44 of 44 people found the following review helpful:

5.0 out of 5 stars Review of a non-mathematician, May 7, 2002

By A Customer

This review is from: Introduction to Topological Manifolds (Graduate Texts in Mathematics) (Paperback)

Being a physicist I've always been fascinated with the use of manifolds and differential geometry in mechanics, field theory, etc ... Most differential geometry books I've encountered only devote about 1 chapter to manifolds and smooth manifolds at that. However this text takes its time to teach the reader what the author states he thinks is the minimum amount of general knowledge about topological manifolds (no discussion of smooth/analytic manifolds is included). The author takes his time developing everything from scratch, not even assuming any experience with (point set) topology, so this book is particularly suited for those who shy away from the subject just because they're not mathematicians and don't know topology. The only prerequisites are advanced calculus and linear algebra, nothing too fancy. The writing itself is very clear and while rigorous this book does not get lost in the boring lemma-theorem-proof vicious cycle so many other math books fall flat at. Throughout the book are scattered exercises for the reader to do (about 10-20 each chapter) and there are problems at the end of each chapter (no solutions/hints included). All-in-all I feel this text has offered me a much greater understanding of manifolds and the general theory dealing with them. Highly recommended.

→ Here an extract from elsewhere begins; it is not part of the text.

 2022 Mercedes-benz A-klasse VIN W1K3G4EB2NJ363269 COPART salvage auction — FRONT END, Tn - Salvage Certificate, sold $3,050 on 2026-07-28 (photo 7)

22 of 22 people found the following review helpful:

5.0 out of 5 stars A very readable text, April 26, 2002

By 

Carey Allen (San Francisco Bay Area) - See all my reviews

This review is from: Introduction to Topological Manifolds (Graduate Texts in Mathematics) (Paperback)

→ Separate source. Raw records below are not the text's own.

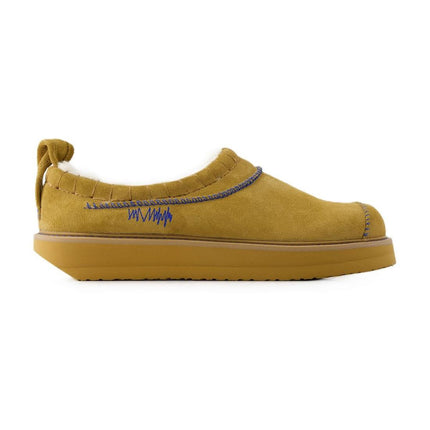 Slip On Pantoletten - Ader Error - Leder - Camel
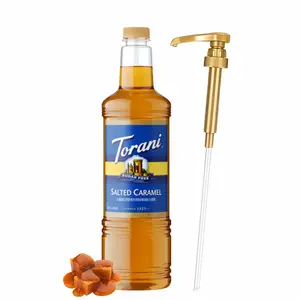 Torani Sugar Free Salted Caramel Syrup 1 Liter Bottle with Pump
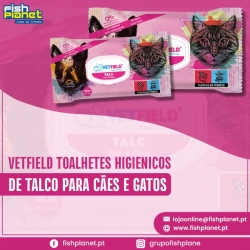Vetfield Toalhetes Higienicos de Talco para Cães e Gatos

An excellent text for a beginning graduate level class. This is NOT a comprehensive text covering the material in exhaustive detail, but it is an excellent overview of surfaces, simplicial complexes, homotopy, homology, and the briefest peek at cohomology. The sequence is efficient, and the author does a good job of motivating the discussions, rather than simply dumping an abstraction into your lap. As always, one should be familiar with point-set and groups before jumping in. If you are looking for a text at an undergraduate level, see Armstrong's Basic Topology or Kinsey's Topology of Surfaces.

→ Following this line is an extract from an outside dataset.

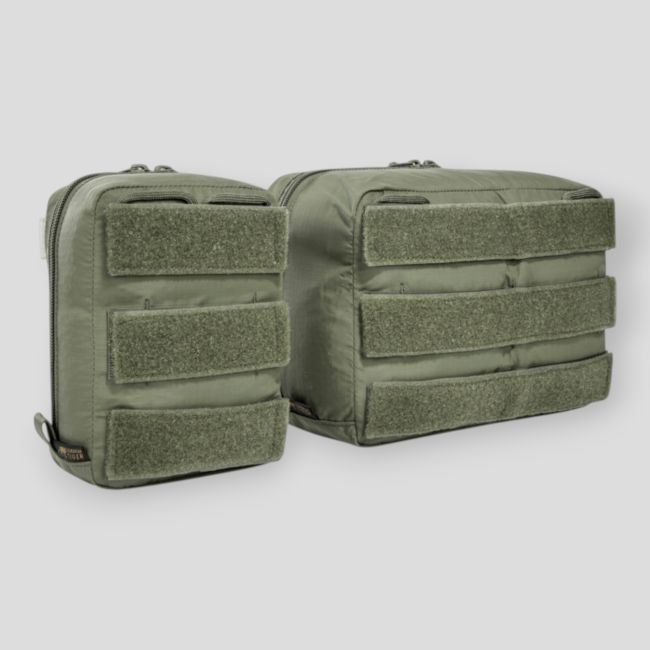 Lote de 2 bolsillos multiusos con velcro - Verde Oliva - Tasmanian Tiger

14 of 16 people found the following review helpful:

5.0 out of 5 stars The easiest introduction, May 2, 2006

By 

David Charlton - See all my reviews
(REAL NAME)   

This review is from: Introduction to Topological Manifolds (Graduate Texts in Mathematics) (Paperback)

This is an extremely well-written book that covers approximately the same material as Munkres' topology textbook, but with slightly less depth on point-set topology and a much greater emphasis (obviously) on manifolds. Every math book claims to be appropriate for "graduate students or advanced undergraduates," but in this case the claim is completely justified. This book has hardly any prerequisites, and should be readable by almost any serious math major. At the same time, it covers most of the "standard" theorems in a first graduate topology course, and is a great starting point before jumping into a more advanced book on manifolds.

My only complaint about the book is something that is very taste-dependent: in many parts, I thought the exposition was almost too simple. This will be very good for some readers: Lee presents his proofs in great detail, often using long chains of very simple reasoning, so by the time he's done, you can't help but be pursuaded that the theorem is true, and at the same time it is often surprising that he has proven a complicated or subtle theorem using such elementary steps. The down side I found is that it sometimes makes it harder to get the big picture of a complicated proof. Though I dislike the overly-terse proof style that is the norm in most textbooks, I found myself wishing that some of Lee's several-page elementary arguments would have been compressed into one page of slightly higher-level reasoning.

As I said, this is a matter of taste, and certainly doesn't lower my rating of the book. Some will like it, some won't, but even when I didn't like it I still found the book very easy to follow. I still prefer Munkres over Lee for reference purposes, but if your goal is to learn this material quickly and with minimal discomfort, this I'd choose Lee over Munkres hands down.